[Date Prev][Date Next][Thread Prev][Thread Next][Date Index][Thread Index]

Four Faces/SRV



Andy:

>The song "Four Faces" from the Quad movie soundtrack. What an infectious
>little ditty that one is, eh?

A cigar for the gentleman.  I love this tune, and Keith's drumming is
jubilant.  "I got four hangups I'm trying to beat..."  I can see why this one
was left off the album (it just doesn't gel with aural continuity), but I'm
VERY glad it's on the soundtrack.  I wonder how many other little gems from
the Quad sessions we never heard...

AEB Harvey Osward Wilkes Booth:

>Y'all oughta  see the flack I get when I comment on the *fact* that Stevie
Ray Vaughan
>was a non-original thinking and playing guitarist

Nah, you won't get too much flak from me.  Even though I thought he was great,
SRV was still primarily blues riffs and there's only so much you can do with
blues.  But I still think he was awesome.  Let me tell you a story.  Gather
'round kiddies and listen...  Once upon a time, there was a white-boy blues
guitarist named Stevie...

I used to think the exact same thing about SRV that you did.  Unoriginal, old
blues riffs stolen from the very same list you provided in the other post.
Anyway, I went to a triple bill at Alpine Valley, Wisconsin:  Robert Cray,
SRV, and Eric Clapton.  At the time I was into Cray, and well, it was always
good to see Clapton now and then, but I wasn't excited about SRV one tiny bit.
He was second on the bill, so I immediately pegged his set to sample the wares
of the beer garden.  At the time, you couldn't bring beer out of the beer
garden to your seat; you had to drink your beer in the designated area.  So
the perfect time for me to start drinking like a Viking, was obviously during
SRV's set.

Cray finished his set (an uninspired lot that was) and my fellow Vikings and I
headed up to the beer garden, for some tasty refreshment.  In a few minutes,
we were elbow to elbow with fellow drunks in the beer garden, enjoying our $45
beer and soaking up some late summer sunshine.  I was content.  (Note:  At
this period in history, our narrator was quite the beer drinker; putting away
a dozen beers at such a concert event was not unheard of.  In fact, I had
spent several other concerts at Alpine Valley that summer in the same beer
garden as the fun there was more enjoyable than some of the bands.)  When
double-fisted drinking was to be done, there wasn't much of ANYTHING that
could pull me away from it.

But then, something sonic and wonderful befell my ears.  The opening riffs of
Hendrix's "Voodoo Chile" had pulled my face out of that soggy cup of beer, and
tilted my ears towards the wonderful sound.  Entranced, I turned away towards
the stage just as the rest of the band exploded into the song.  Within minutes
I was back at my seat, forgetting all about my beer, and getting blown away by
one of the finest guitar performances I've ever seen.  SRV blew the doors off
the house.  He was electric, flashy, exciting... and that sound.  That wasn't
the SRV I had come to know from FM radio.  This sound was positively
explosive.  By the time SRV finished, I was screaming like a Beatle-chick and
yearning for more, all during Clapton's set.  I was converted on the spot.
And I couldn't wait to see SRV again and again and again.

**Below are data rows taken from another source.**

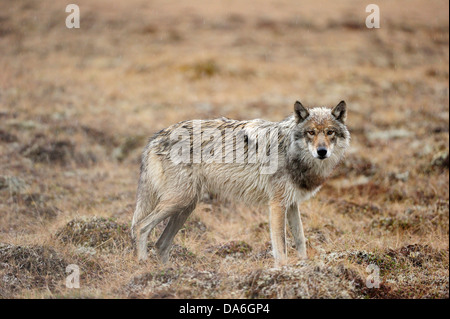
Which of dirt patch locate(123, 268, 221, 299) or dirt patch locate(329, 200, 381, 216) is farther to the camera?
dirt patch locate(329, 200, 381, 216)

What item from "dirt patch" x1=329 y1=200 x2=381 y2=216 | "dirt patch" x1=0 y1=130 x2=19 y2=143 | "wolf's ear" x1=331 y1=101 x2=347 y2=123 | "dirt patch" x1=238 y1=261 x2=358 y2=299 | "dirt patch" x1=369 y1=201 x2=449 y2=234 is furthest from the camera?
"dirt patch" x1=0 y1=130 x2=19 y2=143

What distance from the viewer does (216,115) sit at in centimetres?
1817

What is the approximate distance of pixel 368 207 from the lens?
1048 centimetres

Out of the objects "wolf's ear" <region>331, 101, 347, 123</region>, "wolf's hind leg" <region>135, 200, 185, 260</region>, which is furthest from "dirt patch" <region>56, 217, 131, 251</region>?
"wolf's ear" <region>331, 101, 347, 123</region>

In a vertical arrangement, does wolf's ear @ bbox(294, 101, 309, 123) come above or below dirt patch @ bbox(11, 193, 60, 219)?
above

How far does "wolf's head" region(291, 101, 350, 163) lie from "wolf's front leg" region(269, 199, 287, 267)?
33.8 inches

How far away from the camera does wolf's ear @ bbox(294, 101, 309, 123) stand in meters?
6.44

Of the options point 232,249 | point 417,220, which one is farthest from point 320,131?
point 417,220

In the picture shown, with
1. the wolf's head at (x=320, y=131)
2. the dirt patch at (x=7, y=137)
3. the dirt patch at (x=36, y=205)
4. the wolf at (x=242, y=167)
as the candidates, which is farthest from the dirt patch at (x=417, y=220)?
the dirt patch at (x=7, y=137)

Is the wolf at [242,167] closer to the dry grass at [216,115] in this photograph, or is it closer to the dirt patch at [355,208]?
the dry grass at [216,115]

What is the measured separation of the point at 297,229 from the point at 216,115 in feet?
38.5

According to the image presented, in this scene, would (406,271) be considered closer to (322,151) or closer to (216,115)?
(322,151)

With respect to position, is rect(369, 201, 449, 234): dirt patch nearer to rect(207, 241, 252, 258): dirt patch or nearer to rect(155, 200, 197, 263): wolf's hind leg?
rect(207, 241, 252, 258): dirt patch
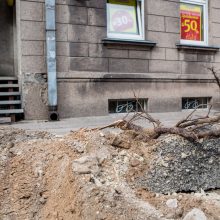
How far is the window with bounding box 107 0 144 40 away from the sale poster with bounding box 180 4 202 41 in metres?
1.15

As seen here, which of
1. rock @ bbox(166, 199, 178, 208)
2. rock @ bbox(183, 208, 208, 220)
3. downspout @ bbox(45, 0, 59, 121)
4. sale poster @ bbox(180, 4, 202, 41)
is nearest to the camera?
rock @ bbox(183, 208, 208, 220)

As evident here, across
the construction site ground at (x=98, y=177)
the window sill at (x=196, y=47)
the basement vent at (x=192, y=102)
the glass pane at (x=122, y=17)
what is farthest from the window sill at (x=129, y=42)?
the construction site ground at (x=98, y=177)

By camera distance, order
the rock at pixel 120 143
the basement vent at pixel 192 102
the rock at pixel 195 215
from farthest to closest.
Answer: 1. the basement vent at pixel 192 102
2. the rock at pixel 120 143
3. the rock at pixel 195 215

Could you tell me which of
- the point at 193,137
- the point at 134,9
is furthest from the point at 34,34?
the point at 193,137

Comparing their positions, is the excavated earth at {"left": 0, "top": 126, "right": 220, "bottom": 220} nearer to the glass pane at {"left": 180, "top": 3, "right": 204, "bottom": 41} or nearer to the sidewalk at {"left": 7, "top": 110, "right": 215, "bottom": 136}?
the sidewalk at {"left": 7, "top": 110, "right": 215, "bottom": 136}

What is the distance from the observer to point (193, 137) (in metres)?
3.86

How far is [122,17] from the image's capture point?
7020mm

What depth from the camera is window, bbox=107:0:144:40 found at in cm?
684

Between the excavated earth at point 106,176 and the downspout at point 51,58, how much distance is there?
179cm

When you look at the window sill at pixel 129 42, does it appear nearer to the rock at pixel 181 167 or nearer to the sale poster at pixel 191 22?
the sale poster at pixel 191 22

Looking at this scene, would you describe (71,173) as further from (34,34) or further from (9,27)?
A: (9,27)

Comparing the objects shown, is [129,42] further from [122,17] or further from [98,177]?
[98,177]

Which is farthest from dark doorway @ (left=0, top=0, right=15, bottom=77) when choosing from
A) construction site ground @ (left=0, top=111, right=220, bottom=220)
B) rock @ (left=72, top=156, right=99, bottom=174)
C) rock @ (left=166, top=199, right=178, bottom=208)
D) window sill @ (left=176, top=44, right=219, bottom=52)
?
rock @ (left=166, top=199, right=178, bottom=208)

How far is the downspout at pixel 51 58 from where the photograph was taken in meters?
5.84
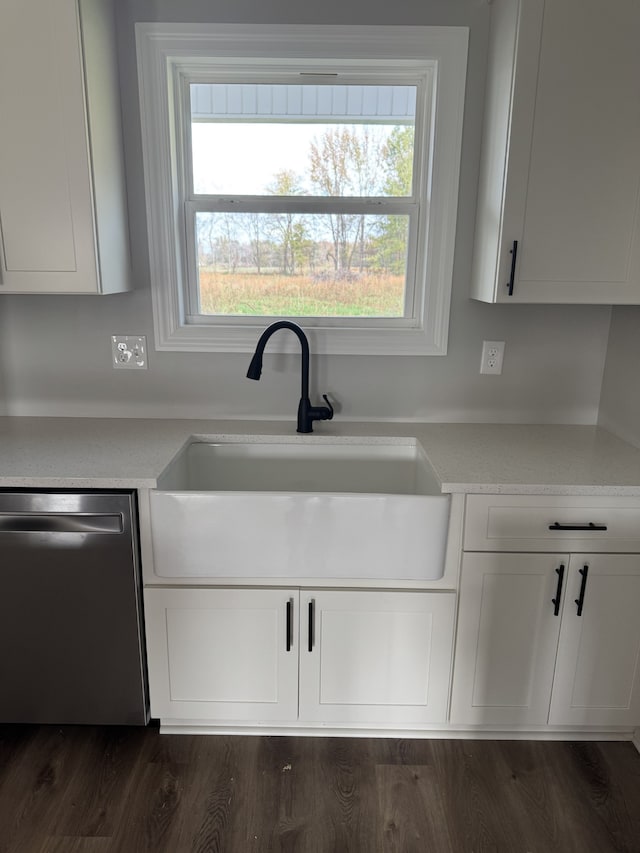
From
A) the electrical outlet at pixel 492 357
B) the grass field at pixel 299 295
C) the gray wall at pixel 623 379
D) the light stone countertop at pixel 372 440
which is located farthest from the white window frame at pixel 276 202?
the gray wall at pixel 623 379

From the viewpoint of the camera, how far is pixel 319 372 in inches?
86.2

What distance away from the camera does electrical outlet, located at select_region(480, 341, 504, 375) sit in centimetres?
215

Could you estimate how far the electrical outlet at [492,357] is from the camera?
2154mm

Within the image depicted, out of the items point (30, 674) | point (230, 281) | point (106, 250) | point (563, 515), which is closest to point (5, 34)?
point (106, 250)

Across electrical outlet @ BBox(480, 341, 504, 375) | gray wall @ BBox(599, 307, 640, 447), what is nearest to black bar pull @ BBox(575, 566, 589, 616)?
gray wall @ BBox(599, 307, 640, 447)

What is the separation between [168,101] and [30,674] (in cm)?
188

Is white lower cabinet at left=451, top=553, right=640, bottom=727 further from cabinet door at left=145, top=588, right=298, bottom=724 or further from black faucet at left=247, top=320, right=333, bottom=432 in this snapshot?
black faucet at left=247, top=320, right=333, bottom=432

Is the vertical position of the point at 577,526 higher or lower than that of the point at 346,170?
lower

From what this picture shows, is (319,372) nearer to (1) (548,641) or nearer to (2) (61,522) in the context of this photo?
(2) (61,522)

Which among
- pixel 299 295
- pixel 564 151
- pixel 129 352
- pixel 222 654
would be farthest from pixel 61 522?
pixel 564 151

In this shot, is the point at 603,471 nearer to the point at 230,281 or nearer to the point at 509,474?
the point at 509,474

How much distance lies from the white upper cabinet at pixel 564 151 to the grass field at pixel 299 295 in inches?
17.6

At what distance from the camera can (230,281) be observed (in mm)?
2172

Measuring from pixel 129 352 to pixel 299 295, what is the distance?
26.3 inches
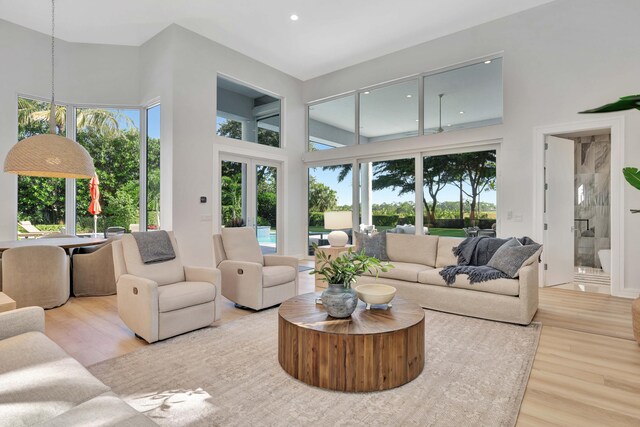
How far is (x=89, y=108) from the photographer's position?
602cm

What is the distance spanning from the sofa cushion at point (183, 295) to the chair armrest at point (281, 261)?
112cm

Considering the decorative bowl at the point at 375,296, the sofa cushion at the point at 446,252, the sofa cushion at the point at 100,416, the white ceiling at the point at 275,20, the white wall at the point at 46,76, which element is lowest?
the sofa cushion at the point at 100,416

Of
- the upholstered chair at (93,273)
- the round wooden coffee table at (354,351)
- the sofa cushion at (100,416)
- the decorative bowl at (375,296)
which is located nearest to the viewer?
the sofa cushion at (100,416)

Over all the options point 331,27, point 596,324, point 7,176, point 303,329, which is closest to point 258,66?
point 331,27

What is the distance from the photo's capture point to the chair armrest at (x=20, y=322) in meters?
1.81

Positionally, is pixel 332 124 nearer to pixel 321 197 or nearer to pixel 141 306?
pixel 321 197

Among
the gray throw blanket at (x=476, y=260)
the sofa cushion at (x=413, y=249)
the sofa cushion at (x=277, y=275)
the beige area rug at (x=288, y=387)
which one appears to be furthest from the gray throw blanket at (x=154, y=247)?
the gray throw blanket at (x=476, y=260)

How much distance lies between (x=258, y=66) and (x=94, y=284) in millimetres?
4712

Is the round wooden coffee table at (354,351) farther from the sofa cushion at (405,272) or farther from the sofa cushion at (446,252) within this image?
the sofa cushion at (446,252)

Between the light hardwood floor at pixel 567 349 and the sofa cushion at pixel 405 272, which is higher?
the sofa cushion at pixel 405 272

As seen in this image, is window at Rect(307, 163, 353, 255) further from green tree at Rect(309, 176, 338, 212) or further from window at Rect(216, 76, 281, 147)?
window at Rect(216, 76, 281, 147)

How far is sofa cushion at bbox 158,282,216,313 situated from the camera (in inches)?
116

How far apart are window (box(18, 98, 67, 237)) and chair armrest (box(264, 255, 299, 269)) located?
12.8 ft

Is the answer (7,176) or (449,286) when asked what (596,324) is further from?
(7,176)
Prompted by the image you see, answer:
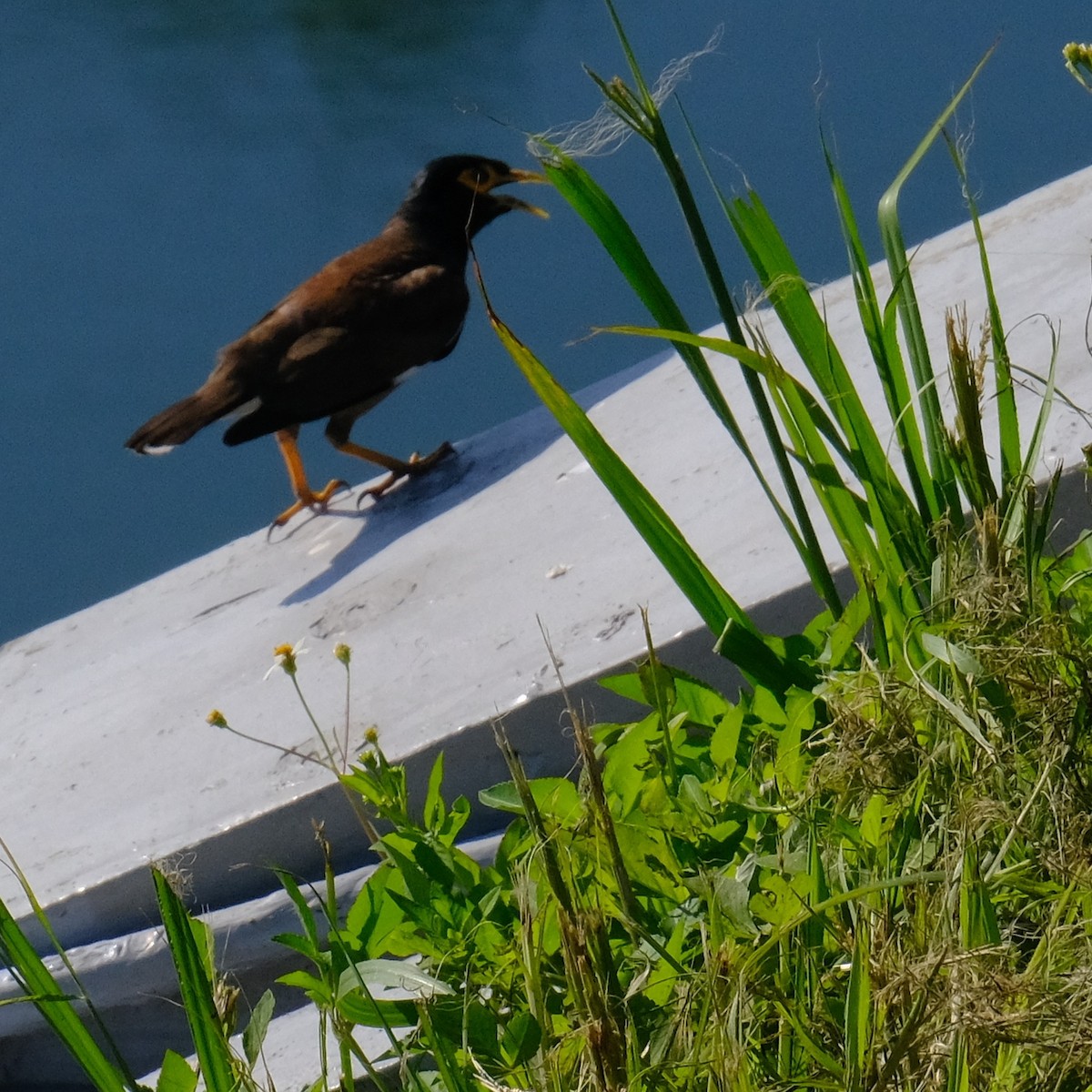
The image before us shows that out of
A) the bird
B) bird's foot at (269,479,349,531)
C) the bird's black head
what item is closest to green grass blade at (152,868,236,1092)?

However, the very next day, SRV's helicopter crashed in the very fog I had
been partying in at the lakeside cottage of a friend which was a few miles
away from where the crash took place.  We didn't hear about it until the next
day when we got back to Chicago.  After seeing SRV that night though, he was
more than what his recordings reveal.  Much more.  His death really was a
shame, it really was.  He was after all, only a blues player, but great diggly
damn, what a great blues player he was.